愛してるの期限が切れる前に

 彼がうちにいた理由について、両親から正確なことは聞かされていない。もしかしたら、知っていた可能性もあるが、百花を動揺させないためにあえて黙っていたのかもしれない。
「そ――ん、なこと」
 嘘だと、百花は目を見開いたままゆるゆると首を横に振った。
 玲桜は座席の収納ボックスからクリアファイルに挟まった一枚の書類とペンを取り出した。
 婚姻届だった。
 玲桜が記入する欄は、すでに埋まっている。
 彼はいつからこれを用意していたのだろう。そして、車にまで持ち込んでいる事実に、玲桜の並々ならぬ執着心を感じずにはいられなかった。

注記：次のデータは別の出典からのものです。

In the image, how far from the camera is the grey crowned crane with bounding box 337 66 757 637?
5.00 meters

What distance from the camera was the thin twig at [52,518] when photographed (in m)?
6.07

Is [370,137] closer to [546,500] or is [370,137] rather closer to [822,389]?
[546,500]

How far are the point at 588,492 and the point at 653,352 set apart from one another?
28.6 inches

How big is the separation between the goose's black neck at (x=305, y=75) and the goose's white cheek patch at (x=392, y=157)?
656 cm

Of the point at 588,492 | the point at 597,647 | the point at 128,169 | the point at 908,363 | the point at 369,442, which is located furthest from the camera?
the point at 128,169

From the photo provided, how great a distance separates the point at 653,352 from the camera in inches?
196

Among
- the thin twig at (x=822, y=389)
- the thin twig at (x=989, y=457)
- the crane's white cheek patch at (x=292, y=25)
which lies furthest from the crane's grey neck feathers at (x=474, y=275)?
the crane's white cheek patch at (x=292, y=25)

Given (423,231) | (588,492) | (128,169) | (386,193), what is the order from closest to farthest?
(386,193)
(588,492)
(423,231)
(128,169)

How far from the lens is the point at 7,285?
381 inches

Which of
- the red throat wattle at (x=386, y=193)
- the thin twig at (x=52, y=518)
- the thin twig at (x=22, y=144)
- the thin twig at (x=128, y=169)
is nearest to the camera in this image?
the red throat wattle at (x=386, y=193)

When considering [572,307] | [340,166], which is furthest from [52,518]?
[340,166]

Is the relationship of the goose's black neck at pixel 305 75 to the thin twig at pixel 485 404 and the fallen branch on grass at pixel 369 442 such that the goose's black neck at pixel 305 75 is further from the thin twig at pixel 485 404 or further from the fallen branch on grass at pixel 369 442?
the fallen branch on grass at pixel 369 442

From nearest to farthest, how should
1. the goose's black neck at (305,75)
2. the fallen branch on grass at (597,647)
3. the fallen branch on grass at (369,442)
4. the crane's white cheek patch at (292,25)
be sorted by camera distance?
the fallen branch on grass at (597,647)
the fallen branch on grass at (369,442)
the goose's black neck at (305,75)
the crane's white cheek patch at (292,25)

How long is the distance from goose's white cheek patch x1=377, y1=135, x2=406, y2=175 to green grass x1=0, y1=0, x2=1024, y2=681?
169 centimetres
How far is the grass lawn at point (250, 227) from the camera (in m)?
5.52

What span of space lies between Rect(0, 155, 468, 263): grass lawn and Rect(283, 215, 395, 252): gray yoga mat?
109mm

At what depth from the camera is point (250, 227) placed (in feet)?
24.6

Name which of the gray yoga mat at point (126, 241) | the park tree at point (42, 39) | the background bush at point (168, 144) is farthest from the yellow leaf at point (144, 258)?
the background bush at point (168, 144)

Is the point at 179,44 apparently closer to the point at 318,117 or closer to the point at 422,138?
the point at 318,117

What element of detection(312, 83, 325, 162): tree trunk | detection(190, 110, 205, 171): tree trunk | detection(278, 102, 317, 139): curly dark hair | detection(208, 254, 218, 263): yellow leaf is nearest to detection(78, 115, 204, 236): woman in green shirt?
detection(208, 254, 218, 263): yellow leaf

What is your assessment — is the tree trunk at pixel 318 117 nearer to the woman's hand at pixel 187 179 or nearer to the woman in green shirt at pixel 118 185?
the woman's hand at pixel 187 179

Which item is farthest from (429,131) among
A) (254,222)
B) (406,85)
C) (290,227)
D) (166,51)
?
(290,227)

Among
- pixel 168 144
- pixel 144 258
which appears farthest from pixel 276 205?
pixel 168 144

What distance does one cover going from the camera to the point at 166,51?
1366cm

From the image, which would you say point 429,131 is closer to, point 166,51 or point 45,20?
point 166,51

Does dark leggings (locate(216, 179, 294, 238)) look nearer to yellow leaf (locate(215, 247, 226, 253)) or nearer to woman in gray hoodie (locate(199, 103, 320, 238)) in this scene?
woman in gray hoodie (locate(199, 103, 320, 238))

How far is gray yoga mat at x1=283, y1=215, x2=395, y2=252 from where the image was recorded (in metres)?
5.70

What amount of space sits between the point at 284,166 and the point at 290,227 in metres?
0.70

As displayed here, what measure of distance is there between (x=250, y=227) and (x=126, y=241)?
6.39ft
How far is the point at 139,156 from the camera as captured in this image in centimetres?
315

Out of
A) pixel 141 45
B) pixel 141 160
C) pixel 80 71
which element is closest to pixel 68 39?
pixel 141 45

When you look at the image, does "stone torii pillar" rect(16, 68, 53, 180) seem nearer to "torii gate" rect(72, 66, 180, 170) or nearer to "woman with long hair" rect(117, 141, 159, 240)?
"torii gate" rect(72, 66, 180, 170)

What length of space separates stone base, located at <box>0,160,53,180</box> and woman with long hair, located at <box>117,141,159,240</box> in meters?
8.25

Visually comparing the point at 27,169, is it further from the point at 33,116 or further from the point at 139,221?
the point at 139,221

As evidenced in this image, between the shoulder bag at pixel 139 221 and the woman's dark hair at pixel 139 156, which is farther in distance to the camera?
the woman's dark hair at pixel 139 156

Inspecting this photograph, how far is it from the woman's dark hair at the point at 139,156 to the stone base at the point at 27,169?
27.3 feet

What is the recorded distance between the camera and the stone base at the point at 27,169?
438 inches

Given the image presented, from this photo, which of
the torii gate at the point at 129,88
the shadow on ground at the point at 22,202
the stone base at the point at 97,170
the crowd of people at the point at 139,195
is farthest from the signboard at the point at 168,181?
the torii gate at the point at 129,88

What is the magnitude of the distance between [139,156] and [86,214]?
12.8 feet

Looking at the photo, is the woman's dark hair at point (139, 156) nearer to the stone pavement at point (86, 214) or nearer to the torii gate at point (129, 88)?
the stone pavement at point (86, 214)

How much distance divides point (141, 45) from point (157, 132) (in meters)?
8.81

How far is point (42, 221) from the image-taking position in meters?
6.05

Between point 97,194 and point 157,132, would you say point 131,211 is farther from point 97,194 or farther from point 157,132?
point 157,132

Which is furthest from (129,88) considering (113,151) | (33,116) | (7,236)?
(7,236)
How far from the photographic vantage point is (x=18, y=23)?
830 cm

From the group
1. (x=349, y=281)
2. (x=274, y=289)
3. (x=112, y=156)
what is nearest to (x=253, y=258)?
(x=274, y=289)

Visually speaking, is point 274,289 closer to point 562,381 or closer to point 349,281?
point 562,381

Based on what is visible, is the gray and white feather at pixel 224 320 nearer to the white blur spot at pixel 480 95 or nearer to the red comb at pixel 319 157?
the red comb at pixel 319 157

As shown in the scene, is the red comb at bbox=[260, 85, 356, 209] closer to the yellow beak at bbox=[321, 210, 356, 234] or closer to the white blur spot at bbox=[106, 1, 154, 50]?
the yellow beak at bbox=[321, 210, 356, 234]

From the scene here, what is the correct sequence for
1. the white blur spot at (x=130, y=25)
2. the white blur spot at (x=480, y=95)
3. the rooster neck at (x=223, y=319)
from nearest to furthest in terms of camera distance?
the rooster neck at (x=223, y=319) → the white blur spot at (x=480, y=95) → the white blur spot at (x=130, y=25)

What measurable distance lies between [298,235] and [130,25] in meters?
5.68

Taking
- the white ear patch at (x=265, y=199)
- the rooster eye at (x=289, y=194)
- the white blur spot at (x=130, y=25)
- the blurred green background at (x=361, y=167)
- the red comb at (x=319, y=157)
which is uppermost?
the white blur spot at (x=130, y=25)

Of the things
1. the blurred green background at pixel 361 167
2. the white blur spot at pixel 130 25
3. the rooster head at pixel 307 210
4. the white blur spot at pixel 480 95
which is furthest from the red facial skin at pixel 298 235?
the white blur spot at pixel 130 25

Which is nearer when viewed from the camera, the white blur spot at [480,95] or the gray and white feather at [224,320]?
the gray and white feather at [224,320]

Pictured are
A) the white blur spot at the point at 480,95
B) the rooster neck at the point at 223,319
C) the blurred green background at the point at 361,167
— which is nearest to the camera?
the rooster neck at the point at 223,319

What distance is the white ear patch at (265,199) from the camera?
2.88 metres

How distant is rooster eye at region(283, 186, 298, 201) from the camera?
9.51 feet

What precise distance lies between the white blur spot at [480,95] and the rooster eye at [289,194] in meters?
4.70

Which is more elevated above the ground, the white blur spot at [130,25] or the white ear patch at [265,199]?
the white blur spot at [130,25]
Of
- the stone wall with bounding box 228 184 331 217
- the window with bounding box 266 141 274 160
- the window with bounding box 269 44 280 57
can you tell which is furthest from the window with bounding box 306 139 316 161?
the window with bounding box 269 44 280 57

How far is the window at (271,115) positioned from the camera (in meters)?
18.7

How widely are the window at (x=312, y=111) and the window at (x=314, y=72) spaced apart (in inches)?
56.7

 転倒事故は偶然でも、この結末にたどり着くことは玲桜の中では想定されていたことに違いない。
 まるで玲桜の手のひらの上で踊らされている気分だった。
「もも、俺と結婚しよう。そうすれば、俺が君たちの盾になれる。ももは、今なにを優先させるべきか、考えて答えを出して」
 そんなの決まっている。
 花の安全だ。
「そのための結婚? それじゃないと駄目なの? 私は――」
 食い下がると、玲桜が言葉を被せてきた。
「俺が嫌いでも、花を守る同志にはなれるだろう? 結婚という契約があれば、君たちは俺の庇護を受けられるんだ。君たちを守るためだ。決断できるよね」
 玲桜が言わんとしていることは理解できている。
 花を守るための結婚。百花の代わりに玲桜に守ってもらうための契約だ。
 人に値段をつけるような人を信頼したくない。
 けれど、百花は花を愛している。この子が危険な目に遭うかもしれないと思うだけで、胸が張り裂けそうだ。